As the deadline to deposit defunct Rs 500 and Rs 1,000 notes inches closer, individuals and companies with significant cash holdings – in many cases legitimate – are rushing to arrange cash in old high denomination notes.
The cash-in-hand many individuals and business entities show on their books are often used for other purposes, including bribes and unaccounted purchases. These entities need to now put that cash back in their bank accounts to match the numbers.
The result is a new perversity: Old notes are now commanding a premium of 5 percent when exchanged for new notes. This disturbing trend has started in the last three days, punching yet another hole in demonetisation.
In other words, if an individual has Rs 1 crore in old notes and wants to dispose of it, there is a buyer who is willing to pay Rs 5 lakh extra to get that Rs 1 crore.
- Post demonetisation, individuals struggling to exchange old notes for new ones were paying a premium
- In a surprise reversal, old notes are now commanding a premium of 5 percent when exchanged for new notes
- Many business entities show cash on their books, but often don’t have the money because it was used for other purposes, including bribes and unaccounted purchases
- With that cash gone, but shown as being “in the hands of the entity”, these entities need to put the cash back in their bank accounts
Forget New, Now Old Notes Command Premium
So, gone are the days when new high denomination notes were commanding a premium of upto 30 percent.
People familiar with these developments in the financial sector told The Quint that in the first two weeks following Prime Minister Narendra Modi’s demonetisation move, people struggling to exchange old notes for new ones were willing to pay a premium of 30 to 35 percent. The system was then flushed with only Rs 100 notes – and there was an acute shortage of high denomination notes.
As the demand for new notes waned, the premium dipped to 15 percent by the end of November. A leading business daily, too, reported this dip. The report found that for the delivery of new notes within three to six months, the premium was at 10 percent.
The situation began to change in the first week of December. The premium vanished as most old notes – nearly Rs 12 lakh crore of them by 6 December – made their way to banks.
Why the Sudden Rush For Old Notes?
This is how the market was created: A large number of individuals and business entities have cash-in-hand on their books. But they don't necessarily have that cash in hand.
The money is used for purposes including bribes and other unaccounted purchases and expenditure. Or the amount paid in cash for property or even under-invoiced goods. These cannot be brought onto the books.
With the cash gone, but the books still showing it as being “in the hands of the entity”, these entities need to put the money back in their bank accounts before 30 December. If they fail to do so, they could be questioned on why they didn’t put their “legitimate cash holdings” in their bank accounts. This is resulting in the desperate “buying” of old currency notes.

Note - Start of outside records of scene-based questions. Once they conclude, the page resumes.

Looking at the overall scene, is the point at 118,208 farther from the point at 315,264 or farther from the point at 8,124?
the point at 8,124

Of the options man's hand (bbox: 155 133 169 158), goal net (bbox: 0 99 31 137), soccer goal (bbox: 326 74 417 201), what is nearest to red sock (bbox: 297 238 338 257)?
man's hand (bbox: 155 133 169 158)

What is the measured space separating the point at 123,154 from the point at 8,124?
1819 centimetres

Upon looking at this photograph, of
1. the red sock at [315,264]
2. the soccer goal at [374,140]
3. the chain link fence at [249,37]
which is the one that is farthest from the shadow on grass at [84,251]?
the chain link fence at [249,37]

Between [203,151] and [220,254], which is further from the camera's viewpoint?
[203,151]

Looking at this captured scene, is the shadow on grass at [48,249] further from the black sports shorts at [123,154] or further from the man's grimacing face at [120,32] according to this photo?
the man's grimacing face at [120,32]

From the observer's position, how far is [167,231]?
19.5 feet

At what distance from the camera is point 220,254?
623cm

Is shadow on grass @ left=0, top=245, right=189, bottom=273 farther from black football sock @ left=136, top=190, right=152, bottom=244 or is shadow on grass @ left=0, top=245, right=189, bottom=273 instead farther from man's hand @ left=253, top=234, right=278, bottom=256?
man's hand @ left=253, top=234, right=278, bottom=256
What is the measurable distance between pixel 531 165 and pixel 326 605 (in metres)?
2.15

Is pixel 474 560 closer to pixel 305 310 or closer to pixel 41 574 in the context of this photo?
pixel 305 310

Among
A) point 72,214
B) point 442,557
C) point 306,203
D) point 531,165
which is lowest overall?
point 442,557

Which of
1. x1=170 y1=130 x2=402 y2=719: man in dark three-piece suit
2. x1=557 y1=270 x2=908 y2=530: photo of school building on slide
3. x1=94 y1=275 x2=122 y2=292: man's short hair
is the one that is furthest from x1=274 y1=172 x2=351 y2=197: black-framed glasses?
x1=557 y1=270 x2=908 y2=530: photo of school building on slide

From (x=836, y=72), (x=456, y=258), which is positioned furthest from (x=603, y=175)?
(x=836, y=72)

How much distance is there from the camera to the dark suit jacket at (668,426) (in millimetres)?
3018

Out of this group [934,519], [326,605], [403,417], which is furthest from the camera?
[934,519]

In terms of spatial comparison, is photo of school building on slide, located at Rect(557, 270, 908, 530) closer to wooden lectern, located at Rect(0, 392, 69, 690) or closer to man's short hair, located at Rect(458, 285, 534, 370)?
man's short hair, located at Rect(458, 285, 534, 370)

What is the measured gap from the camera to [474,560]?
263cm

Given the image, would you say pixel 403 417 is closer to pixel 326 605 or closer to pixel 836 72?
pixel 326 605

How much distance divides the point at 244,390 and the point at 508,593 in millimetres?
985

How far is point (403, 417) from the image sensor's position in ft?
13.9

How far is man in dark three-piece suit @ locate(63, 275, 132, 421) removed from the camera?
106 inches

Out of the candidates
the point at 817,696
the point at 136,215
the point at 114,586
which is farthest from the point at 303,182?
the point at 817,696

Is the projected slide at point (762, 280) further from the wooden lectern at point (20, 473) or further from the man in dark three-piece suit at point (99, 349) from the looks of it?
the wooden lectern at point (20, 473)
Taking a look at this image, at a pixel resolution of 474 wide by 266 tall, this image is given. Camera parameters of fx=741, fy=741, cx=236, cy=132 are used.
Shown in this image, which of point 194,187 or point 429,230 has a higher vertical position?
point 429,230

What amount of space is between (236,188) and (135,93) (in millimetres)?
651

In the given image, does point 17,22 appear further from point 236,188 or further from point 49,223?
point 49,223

With time running out, there is a mad rush to get old notes, tilting the demand-supply scale in favour of immobilised notes. It is hard to estimate the amount held in cash by companies, but experts say it may run into several thousand crores.
Another Failure of the Scheme?
Others who need old notes are the ones who declared income under the Income Disclosure Scheme (IDS) that ended on 30 September. They have to pay income tax before 31 March. The first deadline ended on 30 November. The amount to be deposited is close to Rs 25,000 crore.
This must be a rude shock for the government that is trying hard to stop the conversion, but has almost failed. There is the spectre of raids by various agencies, but the total seized amount is not significant – according to some estimates, less than Rs 20 crore so far.
It is difficult to assess how much money got converted and what percentage of cash in old notes got deposited in the banks. Though the government has been trying to scrutinise books closely to catch suspected capital gains, loans and equity holding, it is a time-consuming process and may take several years.
Moreover, it is hard to say whether the government has the wherewithal to scrutinise the books of companies with significant cash holdings.